Multi-target regression with XGBoost

Determining the parallelization scheme that minimizes training time

Posted by Matt Witman on October 21, 2019

What happens when you have a multi-target regression problem and you still want to use XGBoost's implementation of gradient boosting trees (or any other regressor that does not natively support multi-target regression)? Probably the quickest solution is to use scikit-learn's MultiOutputRegressor(), a wrapper that fits one regressor per target.

import xgboost as xgb
from sklearn.multioutput import MultiOutputRegressor

# some function to return your training data
X, y = import_and_prepare_your_training_data()
print("Training samples: %d"%X.shape[0])
print("Input features: %d"%X.shape[1]))
print("Targets: %d"%y.shape[1]))

model1 = MultiOutputRegressor(\
  xgb.XGBRegressor(objective='reg:squarederror'))

model1.fit(X,y)
            
 >>>
Training samples: 1000
Input features: 145
Targets: 118
          

Quite easily one can now use XGBoost for multi-target regression. However, when dealing with large training sets, a little performance optimization can go a long way to reduce the required training time and one must be careful to parallelize the workload at the approptriate level. Recalling that scikit-learn's MultiOutputRegressor() is training one regressor per target value, its built in multiprocessing will distribute the training of one XGBoost regressor per n_jobs CPUs until all targets have been trained. Contrarily, XGBoost uses MPI threading to parallelize the training of a single XGBoost regressor over however the nthread CPUs allocated for the job, a task which subsequently must be serially executed by scikit-learn for the number of targets in our problem. Making 10 CPUs available for the training, we can see that scikit-learn's parallelization scheme in this multi-target regression application provides a speed up in training time of about 4x. This is quite nice as my dataset actually contains ~400,000 training examples (not the 1,000 shown below), thus saving me hours of train time.

import xgboost as xgb
from sklearn.multioutput import MultiOutputRegressor
import time

# some function to return your training data
X, y = import_and_prepare_your_training_data()
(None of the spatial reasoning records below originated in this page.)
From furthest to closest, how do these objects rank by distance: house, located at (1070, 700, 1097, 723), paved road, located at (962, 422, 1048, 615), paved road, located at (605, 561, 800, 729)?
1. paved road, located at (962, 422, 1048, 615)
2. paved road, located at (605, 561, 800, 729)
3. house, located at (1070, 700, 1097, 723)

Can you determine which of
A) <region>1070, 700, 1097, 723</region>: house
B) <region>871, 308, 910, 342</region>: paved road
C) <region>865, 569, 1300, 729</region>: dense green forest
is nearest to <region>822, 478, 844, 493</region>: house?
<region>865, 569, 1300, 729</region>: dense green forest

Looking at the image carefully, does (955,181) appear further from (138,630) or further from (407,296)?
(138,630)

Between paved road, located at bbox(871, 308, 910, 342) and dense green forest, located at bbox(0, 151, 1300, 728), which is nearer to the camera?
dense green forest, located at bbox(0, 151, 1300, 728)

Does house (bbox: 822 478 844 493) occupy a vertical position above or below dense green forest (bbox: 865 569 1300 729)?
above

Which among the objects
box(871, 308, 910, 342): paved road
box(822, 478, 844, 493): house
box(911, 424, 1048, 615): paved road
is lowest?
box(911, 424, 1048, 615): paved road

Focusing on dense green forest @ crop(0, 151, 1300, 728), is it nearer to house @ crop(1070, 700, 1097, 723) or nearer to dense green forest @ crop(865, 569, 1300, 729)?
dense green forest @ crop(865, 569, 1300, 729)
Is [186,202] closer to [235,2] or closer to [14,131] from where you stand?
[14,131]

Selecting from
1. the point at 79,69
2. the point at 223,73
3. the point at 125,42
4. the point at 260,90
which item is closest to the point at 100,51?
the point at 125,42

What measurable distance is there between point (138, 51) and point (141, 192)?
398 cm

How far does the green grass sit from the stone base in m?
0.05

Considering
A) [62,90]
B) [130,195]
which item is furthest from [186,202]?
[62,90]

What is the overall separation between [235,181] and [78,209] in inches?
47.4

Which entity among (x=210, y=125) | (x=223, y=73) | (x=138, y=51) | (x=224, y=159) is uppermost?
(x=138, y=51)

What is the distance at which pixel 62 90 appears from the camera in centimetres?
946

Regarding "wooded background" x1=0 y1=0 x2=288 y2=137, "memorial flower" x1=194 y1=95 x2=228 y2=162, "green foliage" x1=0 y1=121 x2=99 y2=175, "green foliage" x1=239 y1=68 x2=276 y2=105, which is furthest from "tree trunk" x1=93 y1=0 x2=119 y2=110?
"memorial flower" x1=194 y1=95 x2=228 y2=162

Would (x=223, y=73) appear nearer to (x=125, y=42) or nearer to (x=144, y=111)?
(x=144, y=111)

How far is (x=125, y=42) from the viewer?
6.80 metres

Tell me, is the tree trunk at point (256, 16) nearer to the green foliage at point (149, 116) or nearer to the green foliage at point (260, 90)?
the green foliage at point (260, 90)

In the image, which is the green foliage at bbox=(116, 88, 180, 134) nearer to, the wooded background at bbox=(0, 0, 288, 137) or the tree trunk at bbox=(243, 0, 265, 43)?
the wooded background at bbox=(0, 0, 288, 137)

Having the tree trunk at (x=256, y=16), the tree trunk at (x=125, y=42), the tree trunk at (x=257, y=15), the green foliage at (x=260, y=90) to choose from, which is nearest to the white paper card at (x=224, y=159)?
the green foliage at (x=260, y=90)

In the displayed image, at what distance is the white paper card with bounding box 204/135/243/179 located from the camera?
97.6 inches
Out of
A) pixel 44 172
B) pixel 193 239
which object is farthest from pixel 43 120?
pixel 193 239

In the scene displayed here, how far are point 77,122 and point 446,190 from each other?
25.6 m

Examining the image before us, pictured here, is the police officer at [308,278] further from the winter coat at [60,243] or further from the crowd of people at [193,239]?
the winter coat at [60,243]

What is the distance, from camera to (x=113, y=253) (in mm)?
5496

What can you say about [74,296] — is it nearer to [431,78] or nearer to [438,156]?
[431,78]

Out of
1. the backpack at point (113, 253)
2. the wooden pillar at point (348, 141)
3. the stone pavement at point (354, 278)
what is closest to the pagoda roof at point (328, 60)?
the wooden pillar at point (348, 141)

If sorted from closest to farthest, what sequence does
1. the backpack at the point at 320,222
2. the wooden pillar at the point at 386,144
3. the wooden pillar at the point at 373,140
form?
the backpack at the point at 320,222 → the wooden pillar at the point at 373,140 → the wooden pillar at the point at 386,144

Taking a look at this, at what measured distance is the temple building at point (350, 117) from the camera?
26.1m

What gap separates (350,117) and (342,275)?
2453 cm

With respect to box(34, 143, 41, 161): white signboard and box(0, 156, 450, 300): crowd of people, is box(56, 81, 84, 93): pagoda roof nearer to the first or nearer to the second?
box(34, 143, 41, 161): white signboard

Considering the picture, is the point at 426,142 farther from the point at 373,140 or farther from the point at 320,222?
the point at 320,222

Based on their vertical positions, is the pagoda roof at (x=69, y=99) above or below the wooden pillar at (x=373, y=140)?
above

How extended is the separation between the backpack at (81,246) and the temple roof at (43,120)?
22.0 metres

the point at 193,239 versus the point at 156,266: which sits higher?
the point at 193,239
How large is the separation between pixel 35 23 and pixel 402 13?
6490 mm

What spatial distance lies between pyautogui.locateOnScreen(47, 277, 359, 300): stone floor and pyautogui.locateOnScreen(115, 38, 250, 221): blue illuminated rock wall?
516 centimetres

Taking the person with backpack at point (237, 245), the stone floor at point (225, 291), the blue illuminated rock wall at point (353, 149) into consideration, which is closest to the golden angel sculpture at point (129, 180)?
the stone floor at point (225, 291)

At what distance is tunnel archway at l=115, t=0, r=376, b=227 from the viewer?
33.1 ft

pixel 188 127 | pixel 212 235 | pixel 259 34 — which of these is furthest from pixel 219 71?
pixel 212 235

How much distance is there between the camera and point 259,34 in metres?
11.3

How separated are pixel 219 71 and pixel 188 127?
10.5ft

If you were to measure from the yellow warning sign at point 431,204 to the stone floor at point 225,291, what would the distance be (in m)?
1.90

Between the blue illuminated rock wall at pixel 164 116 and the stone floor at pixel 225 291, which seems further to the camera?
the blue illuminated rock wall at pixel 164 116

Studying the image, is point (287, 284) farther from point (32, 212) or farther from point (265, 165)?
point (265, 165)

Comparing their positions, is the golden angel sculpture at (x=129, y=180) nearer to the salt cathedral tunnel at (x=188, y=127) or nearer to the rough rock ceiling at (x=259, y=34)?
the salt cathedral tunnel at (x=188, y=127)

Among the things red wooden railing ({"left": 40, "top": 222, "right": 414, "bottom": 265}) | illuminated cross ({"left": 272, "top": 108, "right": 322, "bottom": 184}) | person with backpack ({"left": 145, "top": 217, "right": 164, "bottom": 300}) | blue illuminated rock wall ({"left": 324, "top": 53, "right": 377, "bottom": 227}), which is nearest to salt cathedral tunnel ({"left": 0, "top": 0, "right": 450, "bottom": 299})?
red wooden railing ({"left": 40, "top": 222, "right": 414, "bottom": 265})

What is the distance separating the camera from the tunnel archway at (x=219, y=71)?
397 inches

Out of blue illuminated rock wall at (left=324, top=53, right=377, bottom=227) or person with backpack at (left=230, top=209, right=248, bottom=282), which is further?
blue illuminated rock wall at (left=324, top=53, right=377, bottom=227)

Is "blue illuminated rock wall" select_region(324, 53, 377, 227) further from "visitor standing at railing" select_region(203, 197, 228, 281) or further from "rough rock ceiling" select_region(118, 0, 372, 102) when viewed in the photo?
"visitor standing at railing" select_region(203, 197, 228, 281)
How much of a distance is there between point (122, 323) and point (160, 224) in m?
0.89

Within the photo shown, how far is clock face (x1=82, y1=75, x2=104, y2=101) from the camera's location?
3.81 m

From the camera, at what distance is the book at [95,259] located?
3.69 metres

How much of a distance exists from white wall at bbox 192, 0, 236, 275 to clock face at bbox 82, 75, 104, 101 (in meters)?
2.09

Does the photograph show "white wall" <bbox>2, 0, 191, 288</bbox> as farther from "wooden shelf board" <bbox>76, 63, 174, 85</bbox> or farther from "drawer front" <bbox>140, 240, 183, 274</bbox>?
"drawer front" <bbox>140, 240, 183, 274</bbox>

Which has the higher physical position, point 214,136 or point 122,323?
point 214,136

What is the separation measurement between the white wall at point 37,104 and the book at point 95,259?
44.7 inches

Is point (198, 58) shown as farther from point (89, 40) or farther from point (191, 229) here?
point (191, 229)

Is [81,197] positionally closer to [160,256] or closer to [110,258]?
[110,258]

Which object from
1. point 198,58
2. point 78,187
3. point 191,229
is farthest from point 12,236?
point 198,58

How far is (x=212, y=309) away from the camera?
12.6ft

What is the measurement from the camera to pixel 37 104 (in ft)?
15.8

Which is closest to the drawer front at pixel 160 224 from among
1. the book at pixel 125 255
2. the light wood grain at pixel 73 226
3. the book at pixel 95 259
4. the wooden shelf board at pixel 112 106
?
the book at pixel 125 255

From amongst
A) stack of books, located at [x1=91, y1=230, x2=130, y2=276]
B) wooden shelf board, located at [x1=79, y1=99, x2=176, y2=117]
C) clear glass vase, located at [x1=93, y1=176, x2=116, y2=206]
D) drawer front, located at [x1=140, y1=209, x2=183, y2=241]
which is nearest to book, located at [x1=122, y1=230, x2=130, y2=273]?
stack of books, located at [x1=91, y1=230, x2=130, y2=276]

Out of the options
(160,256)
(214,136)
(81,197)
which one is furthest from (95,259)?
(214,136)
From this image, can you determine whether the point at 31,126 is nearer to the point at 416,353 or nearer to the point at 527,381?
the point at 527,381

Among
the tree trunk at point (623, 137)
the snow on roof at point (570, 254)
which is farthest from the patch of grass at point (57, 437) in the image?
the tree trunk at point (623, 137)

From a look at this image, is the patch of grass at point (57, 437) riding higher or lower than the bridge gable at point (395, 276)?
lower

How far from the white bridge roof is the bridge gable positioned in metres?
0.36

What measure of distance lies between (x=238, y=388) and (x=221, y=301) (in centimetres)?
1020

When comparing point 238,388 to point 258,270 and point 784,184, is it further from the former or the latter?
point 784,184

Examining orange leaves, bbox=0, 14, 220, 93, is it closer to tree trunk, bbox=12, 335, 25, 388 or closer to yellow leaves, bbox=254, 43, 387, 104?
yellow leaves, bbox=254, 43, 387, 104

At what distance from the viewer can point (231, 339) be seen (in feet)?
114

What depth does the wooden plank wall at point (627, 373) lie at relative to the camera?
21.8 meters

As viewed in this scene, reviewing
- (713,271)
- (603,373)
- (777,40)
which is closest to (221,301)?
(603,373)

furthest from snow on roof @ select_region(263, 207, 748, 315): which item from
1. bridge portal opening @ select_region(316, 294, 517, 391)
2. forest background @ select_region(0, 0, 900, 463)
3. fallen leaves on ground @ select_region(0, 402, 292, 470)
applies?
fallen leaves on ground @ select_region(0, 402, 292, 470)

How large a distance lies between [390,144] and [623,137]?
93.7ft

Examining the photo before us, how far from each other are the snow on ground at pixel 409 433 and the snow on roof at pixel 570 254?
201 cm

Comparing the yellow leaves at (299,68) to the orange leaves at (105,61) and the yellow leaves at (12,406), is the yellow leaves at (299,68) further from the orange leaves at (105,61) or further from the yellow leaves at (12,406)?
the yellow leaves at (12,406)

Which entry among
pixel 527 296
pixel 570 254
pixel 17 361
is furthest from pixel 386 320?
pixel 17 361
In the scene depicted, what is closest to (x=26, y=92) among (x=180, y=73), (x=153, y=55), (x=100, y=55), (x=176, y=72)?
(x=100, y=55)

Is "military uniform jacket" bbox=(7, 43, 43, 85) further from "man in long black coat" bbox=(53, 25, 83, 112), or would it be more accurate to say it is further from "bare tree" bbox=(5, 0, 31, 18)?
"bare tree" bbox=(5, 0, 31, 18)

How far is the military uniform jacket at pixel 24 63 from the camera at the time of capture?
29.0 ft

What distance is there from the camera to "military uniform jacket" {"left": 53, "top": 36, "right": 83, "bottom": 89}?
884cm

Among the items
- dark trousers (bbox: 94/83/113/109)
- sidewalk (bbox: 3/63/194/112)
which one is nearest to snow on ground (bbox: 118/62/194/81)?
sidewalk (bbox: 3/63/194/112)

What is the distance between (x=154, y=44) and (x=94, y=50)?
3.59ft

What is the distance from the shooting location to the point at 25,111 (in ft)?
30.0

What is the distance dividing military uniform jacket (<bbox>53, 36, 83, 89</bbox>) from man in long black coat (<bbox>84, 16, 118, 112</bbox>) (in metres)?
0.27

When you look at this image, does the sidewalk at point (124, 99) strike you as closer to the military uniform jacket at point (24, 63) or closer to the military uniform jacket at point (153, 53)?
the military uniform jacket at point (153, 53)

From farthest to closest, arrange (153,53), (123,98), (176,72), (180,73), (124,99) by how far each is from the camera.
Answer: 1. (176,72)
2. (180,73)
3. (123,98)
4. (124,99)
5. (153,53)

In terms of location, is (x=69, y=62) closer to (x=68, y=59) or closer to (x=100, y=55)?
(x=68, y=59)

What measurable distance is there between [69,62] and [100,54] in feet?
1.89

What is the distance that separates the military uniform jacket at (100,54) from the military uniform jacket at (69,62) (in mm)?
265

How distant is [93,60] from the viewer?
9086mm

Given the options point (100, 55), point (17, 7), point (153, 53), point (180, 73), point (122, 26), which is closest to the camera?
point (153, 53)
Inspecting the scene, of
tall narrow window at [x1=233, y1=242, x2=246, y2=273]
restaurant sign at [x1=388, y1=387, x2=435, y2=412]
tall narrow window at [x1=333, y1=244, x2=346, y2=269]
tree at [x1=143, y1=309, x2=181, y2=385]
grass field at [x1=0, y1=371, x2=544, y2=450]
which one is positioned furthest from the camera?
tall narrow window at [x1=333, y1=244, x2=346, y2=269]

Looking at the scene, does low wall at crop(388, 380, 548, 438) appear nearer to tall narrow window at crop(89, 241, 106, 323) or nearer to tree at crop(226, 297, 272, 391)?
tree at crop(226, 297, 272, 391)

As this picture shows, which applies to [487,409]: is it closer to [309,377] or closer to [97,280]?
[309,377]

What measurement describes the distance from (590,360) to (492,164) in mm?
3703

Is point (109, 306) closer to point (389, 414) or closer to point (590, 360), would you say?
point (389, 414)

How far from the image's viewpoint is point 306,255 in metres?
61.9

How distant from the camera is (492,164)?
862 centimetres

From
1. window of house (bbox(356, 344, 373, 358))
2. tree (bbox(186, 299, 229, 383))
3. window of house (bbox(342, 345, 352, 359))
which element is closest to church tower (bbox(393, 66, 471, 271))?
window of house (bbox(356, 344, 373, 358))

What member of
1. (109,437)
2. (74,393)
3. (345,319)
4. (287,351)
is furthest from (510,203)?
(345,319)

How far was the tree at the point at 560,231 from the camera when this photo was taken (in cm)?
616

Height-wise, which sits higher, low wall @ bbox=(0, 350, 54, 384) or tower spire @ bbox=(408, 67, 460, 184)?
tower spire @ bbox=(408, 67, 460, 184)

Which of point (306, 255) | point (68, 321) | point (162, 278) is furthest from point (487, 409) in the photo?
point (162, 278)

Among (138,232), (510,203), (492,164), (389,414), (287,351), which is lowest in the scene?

model1 = MultiOutputRegressor(\
  xgb.XGBRegressor(objective='reg:squarederror'),n_jobs=10)

model2 = MultiOutputRegressor(\
  xgb.XGBRegressor(objective='reg:squarederror',nthread=10))

start1 = time.time()
model1.fit(X,y)
end1 = time.time()

start2 = time.time()
model2.fit(X,y)
end2 = time.time()

print("Model 1 execution time: %.2f"%(end1-start1))
print("Model 2 execution time: %.2f"%(end2-start2))

            
 >>>
Model 1 execution time: 14.74
Model 2 execution time: 65.21